Please give again, word for word, each line that falls between the line with "phylum: Chordata" and the end of the data, inclusive.
━━ Records for this exercise ━━
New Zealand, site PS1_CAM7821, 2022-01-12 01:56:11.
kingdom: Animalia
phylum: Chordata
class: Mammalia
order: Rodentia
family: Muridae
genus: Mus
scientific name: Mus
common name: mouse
━━━
* **Written response**
phylum: Chordata
class: Mammalia
order: Rodentia
family: Muridae
genus: Mus
scientific name: Mus
common name: mouse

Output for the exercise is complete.